EXERCISE REQUIREMENTS
Quote the records below word for word, omitting the pictures.

Spatial questions linked to pictures:
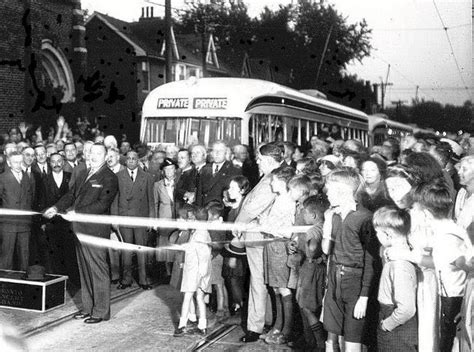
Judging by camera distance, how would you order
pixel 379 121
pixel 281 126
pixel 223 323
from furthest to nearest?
pixel 379 121 < pixel 281 126 < pixel 223 323

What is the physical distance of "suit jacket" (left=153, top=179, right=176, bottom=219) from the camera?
10.7 metres

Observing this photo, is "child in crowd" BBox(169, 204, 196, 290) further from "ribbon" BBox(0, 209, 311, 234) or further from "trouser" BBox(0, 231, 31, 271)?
"trouser" BBox(0, 231, 31, 271)

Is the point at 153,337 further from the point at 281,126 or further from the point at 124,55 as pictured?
the point at 124,55

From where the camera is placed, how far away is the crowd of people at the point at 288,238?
5098 millimetres

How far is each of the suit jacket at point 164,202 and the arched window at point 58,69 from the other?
1805cm

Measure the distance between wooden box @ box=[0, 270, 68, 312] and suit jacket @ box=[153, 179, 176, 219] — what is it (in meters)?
2.43

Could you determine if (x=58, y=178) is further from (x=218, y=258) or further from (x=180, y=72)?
(x=180, y=72)

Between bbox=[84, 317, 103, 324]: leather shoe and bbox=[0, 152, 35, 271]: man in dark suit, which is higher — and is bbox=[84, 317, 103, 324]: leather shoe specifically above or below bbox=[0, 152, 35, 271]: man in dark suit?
below

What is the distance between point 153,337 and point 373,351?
2.75 m

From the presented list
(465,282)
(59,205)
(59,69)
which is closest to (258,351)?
(465,282)

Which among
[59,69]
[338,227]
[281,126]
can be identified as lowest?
[338,227]

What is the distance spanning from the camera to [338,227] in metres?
5.93

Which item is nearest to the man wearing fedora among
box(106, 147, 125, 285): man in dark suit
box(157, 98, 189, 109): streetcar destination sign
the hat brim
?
the hat brim

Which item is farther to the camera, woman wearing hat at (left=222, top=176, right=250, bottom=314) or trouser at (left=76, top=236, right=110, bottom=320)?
trouser at (left=76, top=236, right=110, bottom=320)
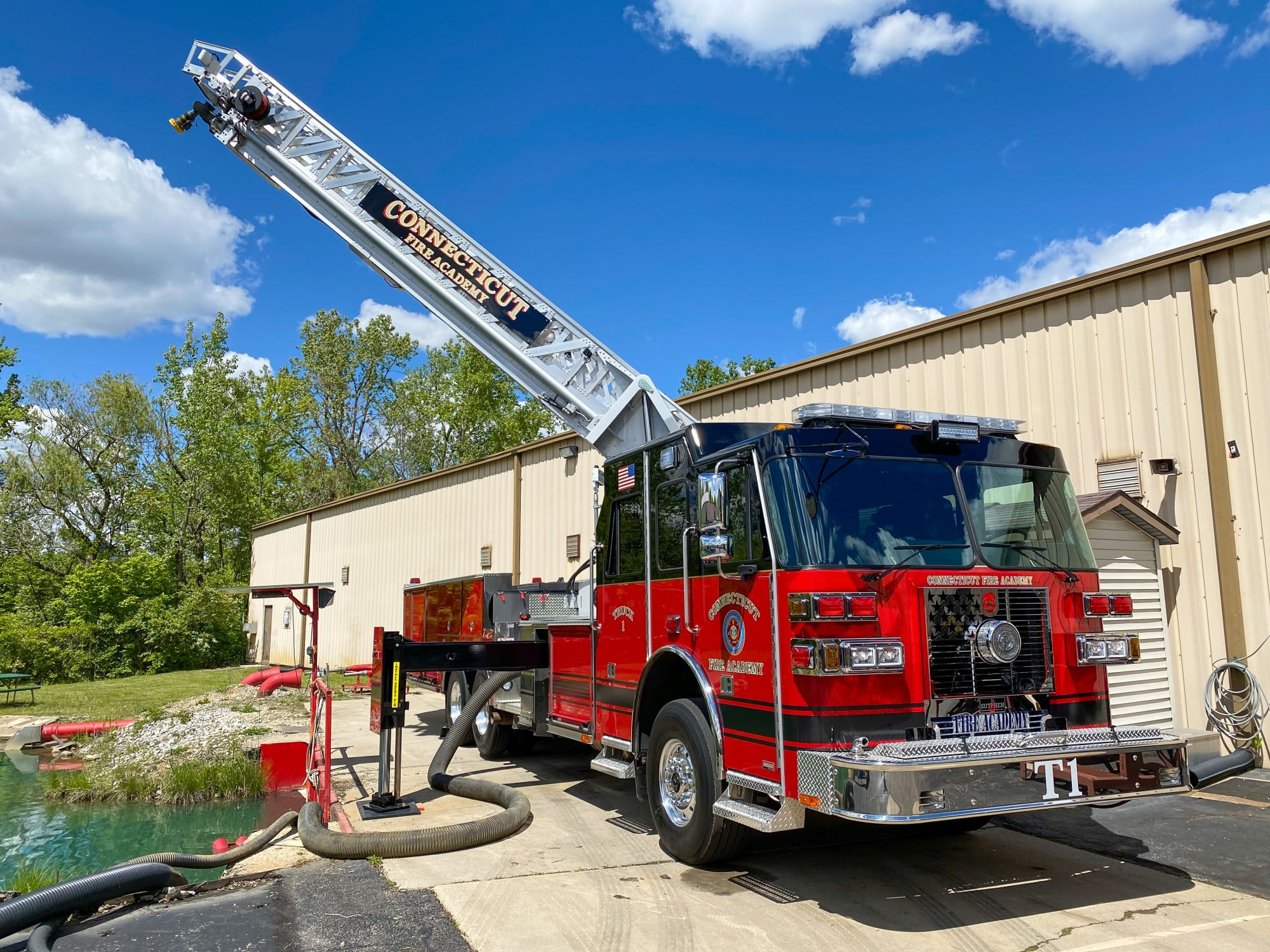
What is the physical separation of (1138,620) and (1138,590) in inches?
12.0

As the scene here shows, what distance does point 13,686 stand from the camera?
21.1m

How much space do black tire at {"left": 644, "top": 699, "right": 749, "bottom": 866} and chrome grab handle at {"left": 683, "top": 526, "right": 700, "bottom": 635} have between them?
507mm

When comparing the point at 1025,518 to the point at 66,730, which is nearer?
the point at 1025,518

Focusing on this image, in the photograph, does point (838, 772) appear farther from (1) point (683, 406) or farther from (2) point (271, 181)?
(1) point (683, 406)

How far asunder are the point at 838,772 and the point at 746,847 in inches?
67.4

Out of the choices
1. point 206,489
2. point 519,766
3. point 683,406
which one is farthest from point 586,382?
point 206,489

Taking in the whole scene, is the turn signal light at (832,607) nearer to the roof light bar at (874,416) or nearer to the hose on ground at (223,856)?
the roof light bar at (874,416)

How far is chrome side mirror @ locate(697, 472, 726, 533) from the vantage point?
544 centimetres

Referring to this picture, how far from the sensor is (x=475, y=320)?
33.4 feet

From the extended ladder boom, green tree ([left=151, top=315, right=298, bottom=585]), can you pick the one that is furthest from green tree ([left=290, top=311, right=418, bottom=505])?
the extended ladder boom

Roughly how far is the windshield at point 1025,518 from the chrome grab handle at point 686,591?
5.98ft

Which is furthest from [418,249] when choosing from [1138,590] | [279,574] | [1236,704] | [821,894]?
[279,574]

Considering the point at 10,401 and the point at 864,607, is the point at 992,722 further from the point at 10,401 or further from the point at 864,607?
the point at 10,401

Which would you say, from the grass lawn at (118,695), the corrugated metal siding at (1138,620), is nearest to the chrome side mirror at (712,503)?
the corrugated metal siding at (1138,620)
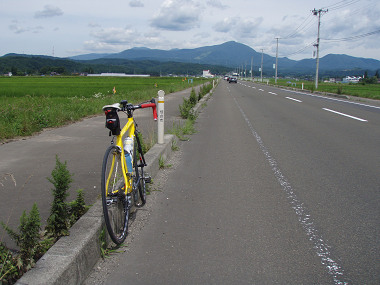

REPLY
Judging by camera distance, how would you order
pixel 379 121
pixel 281 126
pixel 223 323
from furthest to nearest?
pixel 379 121 < pixel 281 126 < pixel 223 323

What is the physical distance of "suit jacket" (left=153, top=179, right=176, bottom=219) from the camera?
10.7 metres

Observing this photo, is "child in crowd" BBox(169, 204, 196, 290) further from "ribbon" BBox(0, 209, 311, 234) or further from "trouser" BBox(0, 231, 31, 271)?
"trouser" BBox(0, 231, 31, 271)

Is the point at 153,337 further from the point at 281,126 or further from the point at 124,55 as pictured?
the point at 124,55

From where the camera is placed, how far away is the crowd of people at the point at 288,238?
5098 millimetres

How far is each of the suit jacket at point 164,202 and the arched window at point 58,69 from the other?
1805cm

Measure the distance between wooden box @ box=[0, 270, 68, 312] and suit jacket @ box=[153, 179, 176, 219] — what is it (in meters)?
2.43

Could you determine if (x=58, y=178) is further from (x=218, y=258) or further from (x=180, y=72)?
(x=180, y=72)

Between bbox=[84, 317, 103, 324]: leather shoe and bbox=[0, 152, 35, 271]: man in dark suit, which is higher — and is bbox=[84, 317, 103, 324]: leather shoe specifically above or below bbox=[0, 152, 35, 271]: man in dark suit?
below

What is the distance between point 153,337 and point 373,351?
2.75 m

From the presented list
(465,282)
(59,205)
(59,69)
which is closest to (258,351)?
(465,282)

Which among
[59,69]
[338,227]
[281,126]
can be identified as lowest?
[338,227]

What is the distance spanning from the camera to [338,227] in metres?
5.93

Which item is nearest to the man wearing fedora among
box(106, 147, 125, 285): man in dark suit
box(157, 98, 189, 109): streetcar destination sign
the hat brim
?
the hat brim

Which item is farther to the camera, woman wearing hat at (left=222, top=176, right=250, bottom=314) or trouser at (left=76, top=236, right=110, bottom=320)?
trouser at (left=76, top=236, right=110, bottom=320)
What is the physical separation of (1138,620) and (1138,590) in inches?
12.0

As the scene here shows, what distance does point 13,686 stand from the camera?
21.1m

How much space do black tire at {"left": 644, "top": 699, "right": 749, "bottom": 866} and chrome grab handle at {"left": 683, "top": 526, "right": 700, "bottom": 635} have between them?
507mm

When comparing the point at 1025,518 to the point at 66,730, which is nearer?
the point at 1025,518

Focusing on this image, in the photograph, does point (838, 772) appear farther from (1) point (683, 406) or farther from (2) point (271, 181)?
(1) point (683, 406)

How far asunder are the point at 838,772 and the point at 746,847 in inches?
67.4

Out of the choices
1. point 206,489
2. point 519,766
3. point 683,406
which one is farthest from point 586,382?
point 206,489

Taking in the whole scene, is the turn signal light at (832,607) nearer to the roof light bar at (874,416) or nearer to the hose on ground at (223,856)?
the roof light bar at (874,416)

How far is chrome side mirror @ locate(697, 472, 726, 533) from the vantage point?
544 centimetres

Referring to this picture, how far from the sensor is (x=475, y=320)?
33.4 feet

From the extended ladder boom, green tree ([left=151, top=315, right=298, bottom=585]), can you pick the one that is furthest from green tree ([left=290, top=311, right=418, bottom=505])?
the extended ladder boom

Roughly how far is the windshield at point 1025,518 from the chrome grab handle at point 686,591?
5.98ft

Which is furthest from [418,249] when choosing from [1138,590] | [279,574] | [1236,704] | [821,894]?
[279,574]

Considering the point at 10,401 and the point at 864,607, is the point at 992,722 further from the point at 10,401 or further from the point at 864,607?
the point at 10,401

Which would you say, from the grass lawn at (118,695), the corrugated metal siding at (1138,620), is nearest to the chrome side mirror at (712,503)?
the corrugated metal siding at (1138,620)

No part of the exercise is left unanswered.